3

Description

I have a rather large set of (string, string, string) unique tuples (around 40mln but can get bigger). For tuple each I compute a single unsigned int value. I would like to store those values somewhere so after generating them they could be reused (even after the application goes down so in memory storage is out of the question, so are databases unfortunately).

At first I stored them in a file as a tuple (string, string, string, value) but reading in 40mln records takes time (and I need it almost instantly).

I decided to first compute the hash value of each (string, string, string) tuple then to normalize it to [0, n] (where n is the number of values) and store only the values in a binary file in a sorted order (sorted by the normalized hash value). After that I can simply mmap() this file and get the values with mmap[normalize(hash(string, string, string))].

My hash function is pretty straightforward but fast and works in my case (didn't notice any collisions):

concatenatedString = s1+"."+s2+"."+s3
unsigned int hash = 31;
for(int i = 0; i < concatenatedString.length(); i++) {
  hash = hash * 101 + (unsigned int) concatenatedString[i];
}

Same with normalization (straightforward):

((long) n * hash) / max_value

n - the upper bound of my normalized range (so around 40mln, I take n not (n - lower_bound) because lowe_bound = 0)

max_value - maximum value of the old set (UINT_MAX in my case, min_value = 0 so I do not include it into the equation)

Problem

My hash function doesn't produce uniformly distributed values (don't see how it even could do that) in the range of 0 to 4,294,967,295 (unsigned int). Because of this after normalization I have quite a few collisions which result in data loss (overwriting values under the same array index).

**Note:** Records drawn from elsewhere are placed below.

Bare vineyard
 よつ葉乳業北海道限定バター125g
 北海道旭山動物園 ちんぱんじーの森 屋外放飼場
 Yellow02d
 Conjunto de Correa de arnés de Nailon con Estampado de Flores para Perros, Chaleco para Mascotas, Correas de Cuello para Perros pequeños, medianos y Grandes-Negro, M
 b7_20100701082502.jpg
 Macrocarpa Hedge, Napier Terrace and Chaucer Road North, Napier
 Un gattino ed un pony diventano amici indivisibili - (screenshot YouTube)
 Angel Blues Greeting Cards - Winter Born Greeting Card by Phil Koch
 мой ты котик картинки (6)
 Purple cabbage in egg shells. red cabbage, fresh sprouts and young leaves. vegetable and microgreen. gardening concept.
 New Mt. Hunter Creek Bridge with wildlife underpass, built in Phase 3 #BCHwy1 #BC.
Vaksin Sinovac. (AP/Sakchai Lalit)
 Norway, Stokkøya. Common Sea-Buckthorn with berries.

Are there any clever ways to do what I want to do but without those collisions?

I am fully aware some collision might occur. The thing is with my approach they tend to occur way too often. My hashing range is 100 times bigger than the number of my elements so I'm guessing there might be a way to do this but I haven't yet figured out how.

Solution In the end I changed my hash to Murmurhash, changed my normalizing method to a simple "modulo newRange" and changed the format of the file (I store all the data now (string string string value)) - the file is pretty big now but thanks to that I was able to implement a simple collision detection mechanism (double hashing).

Mateusz Dymczyk
  • 14,969
  • 10
  • 59
  • 94
  • Is sqlite also out of the question? It is an embedded sql engine - no servers needed. – sdkljhdf hda Feb 20 '13 at 06:49
  • Do you want a collision-free string to int hash function? No such thing exists. – n. m. could be an AI Feb 20 '13 at 06:52
  • [SQLite](http://www.sqlite.org/) as mentioned by lego, or one of the modern "nosql" databases, could probably be used much simpler and faster than you inventing your own file format and searching/sorting. – Some programmer dude Feb 20 '13 at 06:53
  • @n.m.: I know that collision-free solution is not possible. The thing is with my approach collisions are way too frequent. On a small set of 100 values after normalization I got only 60 values back (because of index overlapping)... – Mateusz Dymczyk Feb 20 '13 at 07:02
  • @JoachimPileborg: yeah I will keep on nagging my superior I guess, but I don't think it will work :) – Mateusz Dymczyk Feb 20 '13 at 07:02
  • You could use a better hash function (show your code btw), but you will still have collisions for about 1% of the values. – n. m. could be an AI Feb 20 '13 at 07:06
  • @n.m.: the code for my hash function is in the question (I actually found it way back ago, I think here on SO). The "." used to concatenate the strings are so for instance "AB" "CD" "E" doesn't produce the same string as "A" "BC" "DE". – Mateusz Dymczyk Feb 20 '13 at 07:09
  • Oh I see. This factor of 101 smells fishy. Try using a prime number between 2^31 and 2^32 instead. Or just use CRC32 as your function. – n. m. could be an AI Feb 20 '13 at 08:05
  • I do not understand what your goal is: `mmap[normalize(hash(string, string, string))]` => you use the 3 strings to compute the hash value to normalize it and that in order to retrieve the hash value... that you just computed ? Why do you want to reuse the values for ? Can you not just recompute them on the fly ? – Matthieu M. Feb 20 '13 at 08:13
  • no, the mmaped file contains some values I computed beforehand using that tuple (string, string, string). The computation takes time and external data so I want to do it once and then just read it. – Mateusz Dymczyk Feb 20 '13 at 08:17

4 Answers4

4

I'm actually surprised that you are not getting collisions before you normalize the range of hash values. It looks like you are using an unnormalized range of [0,2^32). Looking at the Birthday Problem chart here the probability of collision with 4*10^7 elements should be higher than 75%. In any case, normalizing the hash outputs to a range equal to the size of the set of elements is practically guaranteeing a non-trivial number of collisions. Unless you're willing to use a counter for your hash values I don't see how you'll be able to avoid that.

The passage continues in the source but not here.